**Aim of the task:**
Write the next part of the summary below about carbon nanotubes in 1-octadecanol phase-change materials, starting right after its final line.

**Supplied passage:**

* * *

# Enhanced Heat Transfer of 1-Octadecanol Phase-Change Materials Using Carbon Nanotubes

**Authors:** Xiuli Wang, Qingmeng Wang, Xiaomin Cheng, Yi Yang, Xiaolan Chen, Qianju Cheng

PMC · DOI: 10.3390/molecules30153075 · 2025-07-23

## TL;DR

This paper explores how adding carbon nanotubes to 1-octadecanol improves its heat storage and transfer properties for energy applications.

## Contribution

The study introduces a method to enhance thermal conductivity of 1-octadecanol using carbon nanotubes while minimizing latent heat loss.

## Key findings

- CNTs improve thermal conductivity of 1-octadecanol without significant latent heat loss.
- OD/CNTs composites show stable phase-change properties and good thermal performance.
- Composition and structure of CPCMs strongly influence their heat storage and release behavior.

* * *

**Supplied data:**
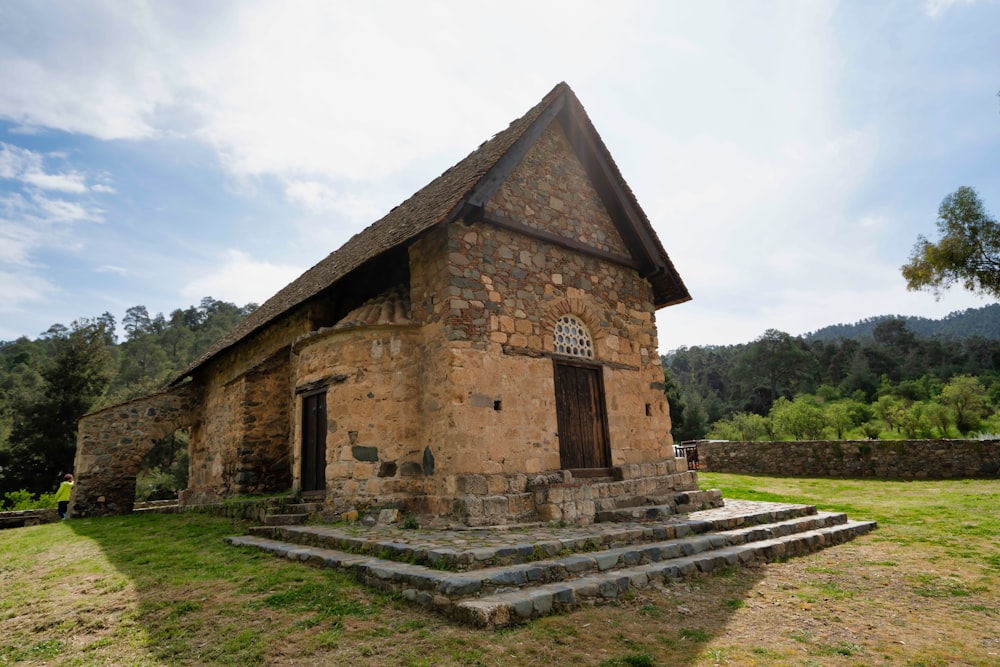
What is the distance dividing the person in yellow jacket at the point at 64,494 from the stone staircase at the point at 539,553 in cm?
1058

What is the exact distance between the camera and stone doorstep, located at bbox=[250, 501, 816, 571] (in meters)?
5.52

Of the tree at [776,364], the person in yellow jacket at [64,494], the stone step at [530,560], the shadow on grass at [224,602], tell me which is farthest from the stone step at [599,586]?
the tree at [776,364]

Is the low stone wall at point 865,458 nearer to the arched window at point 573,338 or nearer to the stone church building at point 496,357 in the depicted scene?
the stone church building at point 496,357

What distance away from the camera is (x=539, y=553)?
588 centimetres

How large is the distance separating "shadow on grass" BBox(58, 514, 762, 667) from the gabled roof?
Result: 5.08 meters

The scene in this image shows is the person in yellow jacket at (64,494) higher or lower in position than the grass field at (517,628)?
higher

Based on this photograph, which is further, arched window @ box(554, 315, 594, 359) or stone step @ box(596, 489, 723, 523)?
arched window @ box(554, 315, 594, 359)

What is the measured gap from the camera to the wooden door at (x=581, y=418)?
383 inches

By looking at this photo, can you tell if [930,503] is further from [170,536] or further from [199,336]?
[199,336]

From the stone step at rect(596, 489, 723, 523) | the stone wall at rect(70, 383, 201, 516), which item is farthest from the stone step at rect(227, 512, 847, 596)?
the stone wall at rect(70, 383, 201, 516)

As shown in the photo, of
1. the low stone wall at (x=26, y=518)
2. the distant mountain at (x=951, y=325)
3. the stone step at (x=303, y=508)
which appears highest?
the distant mountain at (x=951, y=325)

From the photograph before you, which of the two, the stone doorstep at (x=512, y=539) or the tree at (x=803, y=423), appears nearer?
the stone doorstep at (x=512, y=539)

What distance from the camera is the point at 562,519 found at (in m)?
8.01

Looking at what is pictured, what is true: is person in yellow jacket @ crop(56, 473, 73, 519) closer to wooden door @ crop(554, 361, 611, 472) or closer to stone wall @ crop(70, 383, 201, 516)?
stone wall @ crop(70, 383, 201, 516)
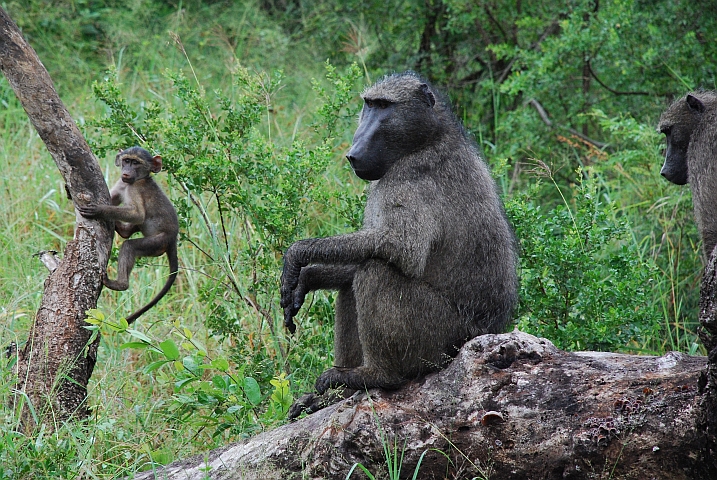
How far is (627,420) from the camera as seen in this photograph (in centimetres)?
243

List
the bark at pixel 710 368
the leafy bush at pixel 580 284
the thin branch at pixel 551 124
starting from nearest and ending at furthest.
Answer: the bark at pixel 710 368
the leafy bush at pixel 580 284
the thin branch at pixel 551 124

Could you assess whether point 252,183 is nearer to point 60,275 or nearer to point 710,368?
point 60,275

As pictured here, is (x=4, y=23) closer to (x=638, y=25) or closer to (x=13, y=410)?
(x=13, y=410)

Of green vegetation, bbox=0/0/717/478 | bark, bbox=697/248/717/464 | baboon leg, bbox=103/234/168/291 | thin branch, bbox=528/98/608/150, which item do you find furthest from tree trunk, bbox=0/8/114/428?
thin branch, bbox=528/98/608/150

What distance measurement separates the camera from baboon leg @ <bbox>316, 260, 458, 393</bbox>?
3.06 metres

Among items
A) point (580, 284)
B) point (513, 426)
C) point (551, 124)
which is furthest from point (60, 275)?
point (551, 124)

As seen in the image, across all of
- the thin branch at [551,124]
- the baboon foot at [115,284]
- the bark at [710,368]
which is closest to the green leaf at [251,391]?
the baboon foot at [115,284]

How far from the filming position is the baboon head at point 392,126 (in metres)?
3.32

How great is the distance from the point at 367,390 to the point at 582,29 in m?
4.46

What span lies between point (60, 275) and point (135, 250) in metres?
0.73

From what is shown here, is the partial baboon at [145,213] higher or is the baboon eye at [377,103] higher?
the baboon eye at [377,103]

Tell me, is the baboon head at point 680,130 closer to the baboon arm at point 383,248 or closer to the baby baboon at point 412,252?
the baby baboon at point 412,252

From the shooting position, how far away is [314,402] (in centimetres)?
337

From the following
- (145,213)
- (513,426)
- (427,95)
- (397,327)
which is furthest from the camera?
(145,213)
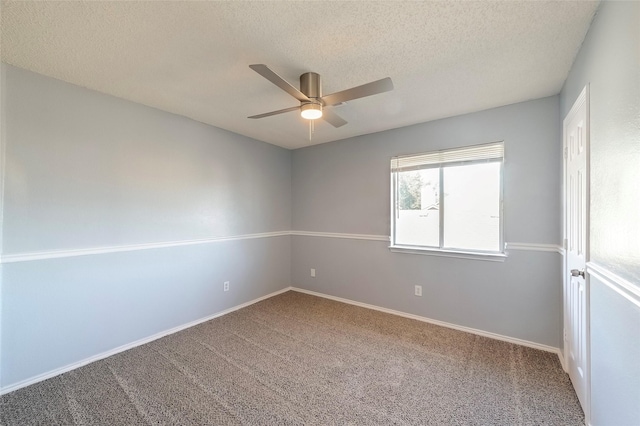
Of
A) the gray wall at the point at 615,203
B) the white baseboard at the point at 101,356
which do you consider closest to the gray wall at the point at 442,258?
the gray wall at the point at 615,203

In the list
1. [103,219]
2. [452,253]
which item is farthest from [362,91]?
[103,219]

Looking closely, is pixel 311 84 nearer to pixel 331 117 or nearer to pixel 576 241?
pixel 331 117

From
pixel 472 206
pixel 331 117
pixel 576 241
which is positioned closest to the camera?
pixel 576 241

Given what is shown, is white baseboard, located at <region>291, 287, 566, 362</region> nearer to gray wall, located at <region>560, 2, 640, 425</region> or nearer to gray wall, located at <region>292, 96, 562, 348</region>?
gray wall, located at <region>292, 96, 562, 348</region>

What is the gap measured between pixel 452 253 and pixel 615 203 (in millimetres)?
1821

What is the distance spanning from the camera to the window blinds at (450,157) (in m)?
2.73

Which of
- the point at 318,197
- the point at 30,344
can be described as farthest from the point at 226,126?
the point at 30,344

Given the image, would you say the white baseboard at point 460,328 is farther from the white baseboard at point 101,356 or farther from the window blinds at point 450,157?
the window blinds at point 450,157

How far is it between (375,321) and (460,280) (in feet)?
3.61

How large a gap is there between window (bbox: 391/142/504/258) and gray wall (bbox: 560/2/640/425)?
1.25 m

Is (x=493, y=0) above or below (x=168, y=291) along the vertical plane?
above

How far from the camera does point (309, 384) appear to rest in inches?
78.0

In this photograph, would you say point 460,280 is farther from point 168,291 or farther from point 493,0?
point 168,291

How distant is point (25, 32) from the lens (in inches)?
62.1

* * *

**Expected answer:**
## Abstract

Solid–liquid phase-change materials (PCMs) have attracted considerable attention in heat energy storage due to their appropriate phase-transition temperatures and high thermal storage density. The primary issues that need to be addressed in the wide application of traditional PCMs are easy leakage during solid–liquid phase transitions, low thermal conductivity, and poor energy conversion function. The heat transfer properties of PCMs can be improved by compounding with carbon materials. Carbon nanotubes (CNTs) are widely used in PCMs for heat storage because of their high thermal conductivity, strong electrical conductivity, and high chemical stability. This study investigates the thermal properties of 1-octadecanol (OD) modified with different diameters and amounts of CNTs using the melt blending method and the ultrasonic dispersion method. The aim is to enhance thermal conductivity while minimizing latent heat loss. The physical phase, microstructure, phase-change temperature, phase-transition enthalpy, thermal stability, and thermal conductivity of the OD/CNTs CPCMs were systematically studied using XRD, FTIR, SEM, DSC, and Hot Disk. Moreover, the heat charging and releasing performance of the OD/CNTs CPCMs was investigated through heat charging and releasing experiments, and the relationship among the composition–structure–performance of the CPCMs was established.

## Linked entities

- **Chemicals:** 1-octadecanol (PubChem CID 8221)

## Full-text entities

- **Chemicals:** carbon (MESH:D002244), CNTs (MESH:D037742), 1-Octadecanol (MESH:C009316)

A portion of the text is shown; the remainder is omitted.